Splendide poi le due interpreti, il soprano ungherese Emöke Baráth e il contralto Sara Mingardo, per la straordinaria espressività vocale e la capacità di trasmettere intense emozioni, grazie anche a gesti che appartengono a un immaginario nutrito di citazioni iconografiche. Potentissima l’entrata in scena del contralto che viene espulsa, anzi quasi partorita, da un cumulo di mimi mentre il soprano disegna dei cerchi che sembrano aiutarne la nascita: e da questa sorta di sdoppiamento della Madre lo spettatore addiviene alla cognizione del Figlio (che Castellucci appende alla croce, ma di spalle, senza mostrarne il volto).

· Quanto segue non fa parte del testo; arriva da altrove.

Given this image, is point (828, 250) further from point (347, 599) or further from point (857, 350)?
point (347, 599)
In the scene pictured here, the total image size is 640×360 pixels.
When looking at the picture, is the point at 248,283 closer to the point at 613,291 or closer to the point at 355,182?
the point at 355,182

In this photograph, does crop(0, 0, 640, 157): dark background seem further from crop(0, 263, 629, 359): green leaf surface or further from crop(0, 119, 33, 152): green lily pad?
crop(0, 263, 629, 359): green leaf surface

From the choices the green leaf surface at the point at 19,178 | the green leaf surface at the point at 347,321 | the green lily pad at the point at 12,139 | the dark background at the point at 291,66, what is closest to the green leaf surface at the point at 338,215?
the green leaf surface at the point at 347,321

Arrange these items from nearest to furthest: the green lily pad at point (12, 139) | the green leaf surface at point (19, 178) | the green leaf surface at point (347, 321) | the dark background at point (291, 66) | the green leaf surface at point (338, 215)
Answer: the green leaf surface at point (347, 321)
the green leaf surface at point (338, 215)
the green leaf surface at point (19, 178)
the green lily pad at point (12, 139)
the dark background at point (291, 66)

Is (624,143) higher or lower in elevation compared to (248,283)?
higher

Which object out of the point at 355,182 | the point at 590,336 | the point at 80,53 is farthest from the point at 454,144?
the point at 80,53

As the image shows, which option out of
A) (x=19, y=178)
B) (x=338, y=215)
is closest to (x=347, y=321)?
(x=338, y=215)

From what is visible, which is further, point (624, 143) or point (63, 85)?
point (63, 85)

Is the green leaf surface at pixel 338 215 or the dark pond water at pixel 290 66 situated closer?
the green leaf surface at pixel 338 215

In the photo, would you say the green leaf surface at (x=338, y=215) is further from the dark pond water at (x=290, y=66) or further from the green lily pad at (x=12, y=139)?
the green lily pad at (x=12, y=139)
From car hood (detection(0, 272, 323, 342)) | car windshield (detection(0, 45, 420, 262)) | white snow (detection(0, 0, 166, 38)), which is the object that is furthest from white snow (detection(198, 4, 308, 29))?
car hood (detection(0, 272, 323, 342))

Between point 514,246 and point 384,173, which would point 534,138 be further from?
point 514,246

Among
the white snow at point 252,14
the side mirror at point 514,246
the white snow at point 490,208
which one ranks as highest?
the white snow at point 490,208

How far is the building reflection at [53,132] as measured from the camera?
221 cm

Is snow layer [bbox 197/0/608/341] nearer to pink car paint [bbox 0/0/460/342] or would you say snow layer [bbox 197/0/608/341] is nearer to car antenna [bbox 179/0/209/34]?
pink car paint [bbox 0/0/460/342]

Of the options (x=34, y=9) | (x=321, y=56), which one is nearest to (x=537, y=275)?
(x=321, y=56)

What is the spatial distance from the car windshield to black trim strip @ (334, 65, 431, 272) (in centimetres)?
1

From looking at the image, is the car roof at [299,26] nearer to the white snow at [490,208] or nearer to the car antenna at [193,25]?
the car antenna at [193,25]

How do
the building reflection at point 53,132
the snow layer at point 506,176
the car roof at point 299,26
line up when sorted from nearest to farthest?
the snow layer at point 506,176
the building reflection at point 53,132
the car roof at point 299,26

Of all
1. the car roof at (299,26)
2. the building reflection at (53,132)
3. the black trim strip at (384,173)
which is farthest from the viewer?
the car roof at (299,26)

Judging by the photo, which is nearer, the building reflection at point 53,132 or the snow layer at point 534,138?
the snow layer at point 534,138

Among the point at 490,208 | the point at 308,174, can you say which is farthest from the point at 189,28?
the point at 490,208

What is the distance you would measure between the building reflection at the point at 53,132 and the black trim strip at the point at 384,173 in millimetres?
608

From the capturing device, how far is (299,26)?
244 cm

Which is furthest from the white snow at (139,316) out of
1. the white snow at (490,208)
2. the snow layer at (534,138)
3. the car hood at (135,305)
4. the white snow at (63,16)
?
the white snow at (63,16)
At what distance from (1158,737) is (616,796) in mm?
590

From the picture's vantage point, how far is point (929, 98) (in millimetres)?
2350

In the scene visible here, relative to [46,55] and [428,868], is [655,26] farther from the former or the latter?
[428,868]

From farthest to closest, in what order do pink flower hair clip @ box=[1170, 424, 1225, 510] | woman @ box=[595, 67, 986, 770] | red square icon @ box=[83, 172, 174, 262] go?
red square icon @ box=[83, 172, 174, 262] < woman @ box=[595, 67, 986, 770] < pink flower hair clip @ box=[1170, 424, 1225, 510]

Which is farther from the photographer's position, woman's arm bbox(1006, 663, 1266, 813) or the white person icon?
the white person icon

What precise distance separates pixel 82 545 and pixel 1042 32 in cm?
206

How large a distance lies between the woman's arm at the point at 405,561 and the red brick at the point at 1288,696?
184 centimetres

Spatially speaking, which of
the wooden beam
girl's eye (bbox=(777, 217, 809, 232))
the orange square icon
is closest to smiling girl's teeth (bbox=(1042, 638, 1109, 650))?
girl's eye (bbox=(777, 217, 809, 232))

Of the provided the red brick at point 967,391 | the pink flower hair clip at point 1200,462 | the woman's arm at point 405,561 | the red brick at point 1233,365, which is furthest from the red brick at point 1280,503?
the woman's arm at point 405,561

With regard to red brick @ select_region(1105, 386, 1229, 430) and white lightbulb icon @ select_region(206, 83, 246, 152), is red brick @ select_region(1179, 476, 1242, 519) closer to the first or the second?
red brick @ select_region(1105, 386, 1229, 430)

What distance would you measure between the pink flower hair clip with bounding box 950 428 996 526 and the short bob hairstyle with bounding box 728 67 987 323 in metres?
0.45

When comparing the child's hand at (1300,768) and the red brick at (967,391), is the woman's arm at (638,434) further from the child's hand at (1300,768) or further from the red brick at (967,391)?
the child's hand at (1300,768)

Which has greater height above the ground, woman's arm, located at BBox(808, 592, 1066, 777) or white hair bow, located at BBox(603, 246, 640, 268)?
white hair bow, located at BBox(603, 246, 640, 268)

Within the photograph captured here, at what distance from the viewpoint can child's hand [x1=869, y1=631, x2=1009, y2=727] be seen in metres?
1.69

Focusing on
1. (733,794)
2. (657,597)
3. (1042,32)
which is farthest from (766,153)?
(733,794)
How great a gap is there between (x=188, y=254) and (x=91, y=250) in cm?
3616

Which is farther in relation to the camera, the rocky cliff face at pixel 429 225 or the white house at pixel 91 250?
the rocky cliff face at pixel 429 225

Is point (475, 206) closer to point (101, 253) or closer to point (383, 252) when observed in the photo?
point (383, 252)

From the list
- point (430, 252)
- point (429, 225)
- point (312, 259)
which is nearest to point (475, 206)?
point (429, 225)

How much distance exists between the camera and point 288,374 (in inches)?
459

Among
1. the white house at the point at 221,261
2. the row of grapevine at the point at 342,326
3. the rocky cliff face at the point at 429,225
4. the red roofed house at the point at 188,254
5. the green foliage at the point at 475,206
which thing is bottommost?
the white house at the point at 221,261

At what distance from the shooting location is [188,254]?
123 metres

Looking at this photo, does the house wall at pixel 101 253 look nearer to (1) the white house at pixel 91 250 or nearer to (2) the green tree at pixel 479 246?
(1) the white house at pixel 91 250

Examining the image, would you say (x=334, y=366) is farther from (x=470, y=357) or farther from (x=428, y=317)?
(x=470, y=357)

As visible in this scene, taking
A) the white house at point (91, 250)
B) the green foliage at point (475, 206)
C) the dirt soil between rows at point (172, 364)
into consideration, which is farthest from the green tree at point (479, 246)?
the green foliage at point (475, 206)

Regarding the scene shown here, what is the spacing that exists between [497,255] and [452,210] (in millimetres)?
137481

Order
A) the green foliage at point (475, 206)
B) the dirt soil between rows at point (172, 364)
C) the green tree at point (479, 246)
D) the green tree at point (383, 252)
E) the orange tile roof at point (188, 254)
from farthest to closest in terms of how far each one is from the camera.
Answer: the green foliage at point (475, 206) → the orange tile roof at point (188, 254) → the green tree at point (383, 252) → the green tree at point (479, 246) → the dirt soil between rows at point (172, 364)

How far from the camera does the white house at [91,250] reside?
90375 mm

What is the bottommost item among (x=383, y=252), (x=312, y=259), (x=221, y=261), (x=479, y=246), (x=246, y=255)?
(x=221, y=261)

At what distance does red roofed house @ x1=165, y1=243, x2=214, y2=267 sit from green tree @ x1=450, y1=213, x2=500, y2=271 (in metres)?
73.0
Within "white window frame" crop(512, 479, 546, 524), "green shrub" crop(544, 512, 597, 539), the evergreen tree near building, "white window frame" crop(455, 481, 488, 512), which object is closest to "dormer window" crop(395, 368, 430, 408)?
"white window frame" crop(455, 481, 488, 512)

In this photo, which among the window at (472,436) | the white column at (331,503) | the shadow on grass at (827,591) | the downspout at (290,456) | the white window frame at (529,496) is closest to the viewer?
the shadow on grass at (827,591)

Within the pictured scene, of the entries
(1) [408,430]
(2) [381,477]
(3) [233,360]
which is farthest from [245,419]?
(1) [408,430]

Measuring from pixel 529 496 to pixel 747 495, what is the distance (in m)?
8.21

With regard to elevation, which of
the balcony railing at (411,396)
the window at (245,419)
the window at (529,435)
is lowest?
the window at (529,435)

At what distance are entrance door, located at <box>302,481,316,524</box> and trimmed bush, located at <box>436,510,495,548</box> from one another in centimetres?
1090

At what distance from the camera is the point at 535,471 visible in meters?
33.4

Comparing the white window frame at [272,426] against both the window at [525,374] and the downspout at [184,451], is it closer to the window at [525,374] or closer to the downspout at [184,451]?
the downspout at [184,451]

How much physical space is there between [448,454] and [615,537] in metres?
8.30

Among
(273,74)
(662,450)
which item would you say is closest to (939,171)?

Il vertice emotivo viene raggiunto però con l’ingresso dei bambini, tutti vestiti di grigio: si muovono a piccoli passi, cauti, coprendosi gli occhi quasi per non vedere. Lentamente diventano una presenza sempre più incisiva: seduti sui bordi del lunghissimo palcoscenico, stringono fra le braccia statue lignee di Gesù, variamente mutilate, dalle proporzioni enormi rispetto alla loro corporatura. E nella serietà degli sguardi e nei teneri gesti di affetto con cui i ragazzini abbracciano Cristo, si legge quel rapporto con il sacro che gli adulti faticano a introiettare.
L’oratorio si conclude, tornando ancora alle musiche di Scelsi – Ave Maria, Pater noster, Alleluia del 1970 – mentre tutti si allontanano in silenzio e il portone centrale d’ingresso della basilica si spalanca sulla Roma notturna. Si esce con l’immagine incisa negli occhi e nel cuore della bambina – cinque o sei anni al massimo – con gli occhialini e le treccine che accarezza dolcemente una statua tanto più grande di lei. Testimone e interprete di una pietas di cui i piccoli sembrano oggi gli unici custodi.